- _About this exercise_
Word for word, write out all of the entries that follow.

Recorded information START

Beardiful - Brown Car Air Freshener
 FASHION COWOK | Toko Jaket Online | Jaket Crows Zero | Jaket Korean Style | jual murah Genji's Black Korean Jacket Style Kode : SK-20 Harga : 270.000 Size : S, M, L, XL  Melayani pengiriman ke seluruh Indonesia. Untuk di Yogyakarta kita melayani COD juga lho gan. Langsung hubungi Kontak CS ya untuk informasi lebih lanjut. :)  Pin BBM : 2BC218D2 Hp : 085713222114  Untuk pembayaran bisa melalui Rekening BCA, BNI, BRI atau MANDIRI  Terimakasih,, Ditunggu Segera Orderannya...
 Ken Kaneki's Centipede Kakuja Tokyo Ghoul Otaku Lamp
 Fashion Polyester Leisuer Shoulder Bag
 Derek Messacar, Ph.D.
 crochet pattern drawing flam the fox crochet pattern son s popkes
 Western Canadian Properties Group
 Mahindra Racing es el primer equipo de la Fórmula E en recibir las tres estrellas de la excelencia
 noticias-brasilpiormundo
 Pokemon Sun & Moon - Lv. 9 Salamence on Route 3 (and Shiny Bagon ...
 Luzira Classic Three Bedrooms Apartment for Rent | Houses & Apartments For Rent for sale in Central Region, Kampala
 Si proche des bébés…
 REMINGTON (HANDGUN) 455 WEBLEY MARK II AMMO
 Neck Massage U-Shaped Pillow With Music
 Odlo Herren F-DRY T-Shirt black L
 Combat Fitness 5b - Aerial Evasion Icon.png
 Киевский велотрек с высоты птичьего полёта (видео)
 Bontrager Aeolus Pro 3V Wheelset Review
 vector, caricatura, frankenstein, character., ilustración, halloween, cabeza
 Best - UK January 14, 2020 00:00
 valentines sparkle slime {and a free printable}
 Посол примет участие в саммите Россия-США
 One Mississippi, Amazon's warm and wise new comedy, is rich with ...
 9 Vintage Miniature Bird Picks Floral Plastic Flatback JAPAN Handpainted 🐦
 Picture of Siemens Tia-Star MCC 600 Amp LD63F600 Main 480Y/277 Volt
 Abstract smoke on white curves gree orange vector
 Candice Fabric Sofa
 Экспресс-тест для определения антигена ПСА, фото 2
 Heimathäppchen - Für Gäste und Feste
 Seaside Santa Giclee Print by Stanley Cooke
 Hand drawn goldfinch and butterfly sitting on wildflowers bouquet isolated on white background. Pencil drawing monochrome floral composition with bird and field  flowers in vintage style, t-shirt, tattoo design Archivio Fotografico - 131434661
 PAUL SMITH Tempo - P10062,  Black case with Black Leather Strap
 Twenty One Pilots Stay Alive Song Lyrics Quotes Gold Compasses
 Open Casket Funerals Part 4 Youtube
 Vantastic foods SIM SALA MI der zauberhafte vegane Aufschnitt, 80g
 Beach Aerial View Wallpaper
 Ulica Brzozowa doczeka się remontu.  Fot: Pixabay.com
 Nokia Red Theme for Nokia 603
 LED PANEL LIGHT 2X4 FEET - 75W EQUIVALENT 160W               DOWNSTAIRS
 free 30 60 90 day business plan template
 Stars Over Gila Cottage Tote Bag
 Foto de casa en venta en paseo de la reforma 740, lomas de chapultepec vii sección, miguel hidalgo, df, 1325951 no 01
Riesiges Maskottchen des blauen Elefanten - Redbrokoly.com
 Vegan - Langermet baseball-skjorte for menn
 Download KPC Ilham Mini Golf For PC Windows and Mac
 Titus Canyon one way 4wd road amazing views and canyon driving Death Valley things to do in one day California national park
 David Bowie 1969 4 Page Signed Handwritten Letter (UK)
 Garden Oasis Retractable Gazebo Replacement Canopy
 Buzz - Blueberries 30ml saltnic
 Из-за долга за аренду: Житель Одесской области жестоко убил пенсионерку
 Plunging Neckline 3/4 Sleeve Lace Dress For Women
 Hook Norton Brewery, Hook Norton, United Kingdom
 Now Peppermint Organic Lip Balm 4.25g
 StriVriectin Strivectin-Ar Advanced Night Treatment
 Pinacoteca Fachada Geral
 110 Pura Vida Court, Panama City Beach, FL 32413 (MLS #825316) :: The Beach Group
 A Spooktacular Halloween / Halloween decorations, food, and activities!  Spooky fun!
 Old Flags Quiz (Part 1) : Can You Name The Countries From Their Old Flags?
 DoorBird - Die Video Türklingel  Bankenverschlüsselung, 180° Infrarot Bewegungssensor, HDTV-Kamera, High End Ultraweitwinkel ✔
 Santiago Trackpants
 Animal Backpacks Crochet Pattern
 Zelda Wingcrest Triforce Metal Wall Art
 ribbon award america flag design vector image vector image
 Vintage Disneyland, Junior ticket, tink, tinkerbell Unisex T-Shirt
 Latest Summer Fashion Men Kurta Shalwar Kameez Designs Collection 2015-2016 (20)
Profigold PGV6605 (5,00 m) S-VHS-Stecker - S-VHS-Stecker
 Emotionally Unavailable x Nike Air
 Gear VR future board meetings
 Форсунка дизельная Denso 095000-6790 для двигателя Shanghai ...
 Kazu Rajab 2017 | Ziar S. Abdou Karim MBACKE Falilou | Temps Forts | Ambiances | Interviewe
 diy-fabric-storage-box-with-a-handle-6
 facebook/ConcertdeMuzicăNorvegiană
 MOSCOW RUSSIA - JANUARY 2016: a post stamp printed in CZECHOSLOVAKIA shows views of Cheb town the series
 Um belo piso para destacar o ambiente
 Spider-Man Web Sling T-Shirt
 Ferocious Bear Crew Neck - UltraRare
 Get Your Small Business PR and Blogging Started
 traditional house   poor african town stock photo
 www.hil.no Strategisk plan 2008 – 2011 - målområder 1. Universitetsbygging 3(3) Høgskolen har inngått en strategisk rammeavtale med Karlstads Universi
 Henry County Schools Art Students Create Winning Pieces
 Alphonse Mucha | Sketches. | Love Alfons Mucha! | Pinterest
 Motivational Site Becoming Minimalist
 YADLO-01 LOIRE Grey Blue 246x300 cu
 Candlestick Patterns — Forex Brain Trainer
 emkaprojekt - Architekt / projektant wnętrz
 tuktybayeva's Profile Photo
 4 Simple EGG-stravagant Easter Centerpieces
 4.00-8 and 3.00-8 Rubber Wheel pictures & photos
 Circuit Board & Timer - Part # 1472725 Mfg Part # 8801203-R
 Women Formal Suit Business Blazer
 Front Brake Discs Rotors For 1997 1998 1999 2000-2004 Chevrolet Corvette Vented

Recorded information END

- _Written response_
Beardiful - Brown Car Air Freshener
 FASHION COWOK | Toko Jaket Online | Jaket Crows Zero | Jaket Korean Style | jual murah Genji's Black Korean Jacket Style Kode : SK-20 Harga : 270.000 Size : S, M, L, XL  Melayani pengiriman ke seluruh Indonesia. Untuk di Yogyakarta kita melayani COD juga lho gan. Langsung hubungi Kontak CS ya untuk informasi lebih lanjut. :)  Pin BBM : 2BC218D2 Hp : 085713222114  Untuk pembayaran bisa melalui Rekening BCA, BNI, BRI atau MANDIRI  Terimakasih,, Ditunggu Segera Orderannya...
 Ken Kaneki's Centipede Kakuja Tokyo Ghoul Otaku Lamp
 Fashion Polyester Leisuer Shoulder Bag
 Derek Messacar, Ph.D.
 crochet pattern drawing flam the fox crochet pattern son s popkes
 Western Canadian Properties Group
 Mahindra Racing es el primer equipo de la Fórmula E en recibir las tres estrellas de la excelencia
 noticias-brasilpiormundo
 Pokemon Sun & Moon - Lv. 9 Salamence on Route 3 (and Shiny Bagon ...
 Luzira Classic Three Bedrooms Apartment for Rent | Houses & Apartments For Rent for sale in Central Region, Kampala
 Si proche des bébés…
 REMINGTON (HANDGUN) 455 WEBLEY MARK II AMMO
 Neck Massage U-Shaped Pillow With Music
 Odlo Herren F-DRY T-Shirt black L
 Combat Fitness 5b - Aerial Evasion Icon.png
 Киевский велотрек с высоты птичьего полёта (видео)
 Bontrager Aeolus Pro 3V Wheelset Review
 vector, caricatura, frankenstein, character., ilustración, halloween, cabeza
 Best - UK January 14, 2020 00:00
 valentines sparkle slime {and a free printable}
 Посол примет участие в саммите Россия-США
 One Mississippi, Amazon's warm and wise new comedy, is rich with ...
 9 Vintage Miniature Bird Picks Floral Plastic Flatback JAPAN Handpainted 🐦
 Picture of Siemens Tia-Star MCC 600 Amp LD63F600 Main 480Y/277 Volt
 Abstract smoke on white curves gree orange vector
 Candice Fabric Sofa
 Экспресс-тест для определения антигена ПСА, фото 2
 Heimathäppchen - Für Gäste und Feste
 Seaside Santa Giclee Print by Stanley Cooke
 Hand drawn goldfinch and butterfly sitting on wildflowers bouquet isolated on white background. Pencil drawing monochrome floral composition with bird and field  flowers in vintage style, t-shirt, tattoo design Archivio Fotografico - 131434661
 PAUL SMITH Tempo - P10062,  Black case with Black Leather Strap
 Twenty One Pilots Stay Alive Song Lyrics Quotes Gold Compasses
 Open Casket Funerals Part 4 Youtube
 Vantastic foods SIM SALA MI der zauberhafte vegane Aufschnitt, 80g
 Beach Aerial View Wallpaper
 Ulica Brzozowa doczeka się remontu.  Fot: Pixabay.com
 Nokia Red Theme for Nokia 603
 LED PANEL LIGHT 2X4 FEET - 75W EQUIVALENT 160W               DOWNSTAIRS
 free 30 60 90 day business plan template
 Stars Over Gila Cottage Tote Bag
 Foto de casa en venta en paseo de la reforma 740, lomas de chapultepec vii sección, miguel hidalgo, df, 1325951 no 01
Riesiges Maskottchen des blauen Elefanten - Redbrokoly.com
 Vegan - Langermet baseball-skjorte for menn
 Download KPC Ilham Mini Golf For PC Windows and Mac
 Titus Canyon one way 4wd road amazing views and canyon driving Death Valley things to do in one day California national park
 David Bowie 1969 4 Page Signed Handwritten Letter (UK)
 Garden Oasis Retractable Gazebo Replacement Canopy
 Buzz - Blueberries 30ml saltnic
 Из-за долга за аренду: Житель Одесской области жестоко убил пенсионерку
 Plunging Neckline 3/4 Sleeve Lace Dress For Women
 Hook Norton Brewery, Hook Norton, United Kingdom
 Now Peppermint Organic Lip Balm 4.25g
 StriVriectin Strivectin-Ar Advanced Night Treatment
 Pinacoteca Fachada Geral
 110 Pura Vida Court, Panama City Beach, FL 32413 (MLS #825316) :: The Beach Group
 A Spooktacular Halloween / Halloween decorations, food, and activities!  Spooky fun!
 Old Flags Quiz (Part 1) : Can You Name The Countries From Their Old Flags?
 DoorBird - Die Video Türklingel  Bankenverschlüsselung, 180° Infrarot Bewegungssensor, HDTV-Kamera, High End Ultraweitwinkel ✔
 Santiago Trackpants
 Animal Backpacks Crochet Pattern
 Zelda Wingcrest Triforce Metal Wall Art
 ribbon award america flag design vector image vector image
 Vintage Disneyland, Junior ticket, tink, tinkerbell Unisex T-Shirt
 Latest Summer Fashion Men Kurta Shalwar Kameez Designs Collection 2015-2016 (20)
Profigold PGV6605 (5,00 m) S-VHS-Stecker - S-VHS-Stecker
 Emotionally Unavailable x Nike Air
 Gear VR future board meetings
 Форсунка дизельная Denso 095000-6790 для двигателя Shanghai ...
 Kazu Rajab 2017 | Ziar S. Abdou Karim MBACKE Falilou | Temps Forts | Ambiances | Interviewe
 diy-fabric-storage-box-with-a-handle-6
 facebook/ConcertdeMuzicăNorvegiană
 MOSCOW RUSSIA - JANUARY 2016: a post stamp printed in CZECHOSLOVAKIA shows views of Cheb town the series
 Um belo piso para destacar o ambiente
 Spider-Man Web Sling T-Shirt
 Ferocious Bear Crew Neck - UltraRare
 Get Your Small Business PR and Blogging Started
 traditional house   poor african town stock photo
 www.hil.no Strategisk plan 2008 – 2011 - målområder 1. Universitetsbygging 3(3) Høgskolen har inngått en strategisk rammeavtale med Karlstads Universi
 Henry County Schools Art Students Create Winning Pieces
 Alphonse Mucha | Sketches. | Love Alfons Mucha! | Pinterest
 Motivational Site Becoming Minimalist
 YADLO-01 LOIRE Grey Blue 246x300 cu
 Candlestick Patterns — Forex Brain Trainer
 emkaprojekt - Architekt / projektant wnętrz
 tuktybayeva's Profile Photo
 4 Simple EGG-stravagant Easter Centerpieces
 4.00-8 and 3.00-8 Rubber Wheel pictures & photos
 Circuit Board & Timer - Part # 1472725 Mfg Part # 8801203-R
 Women Formal Suit Business Blazer
 Front Brake Discs Rotors For 1997 1998 1999 2000-2004 Chevrolet Corvette Vented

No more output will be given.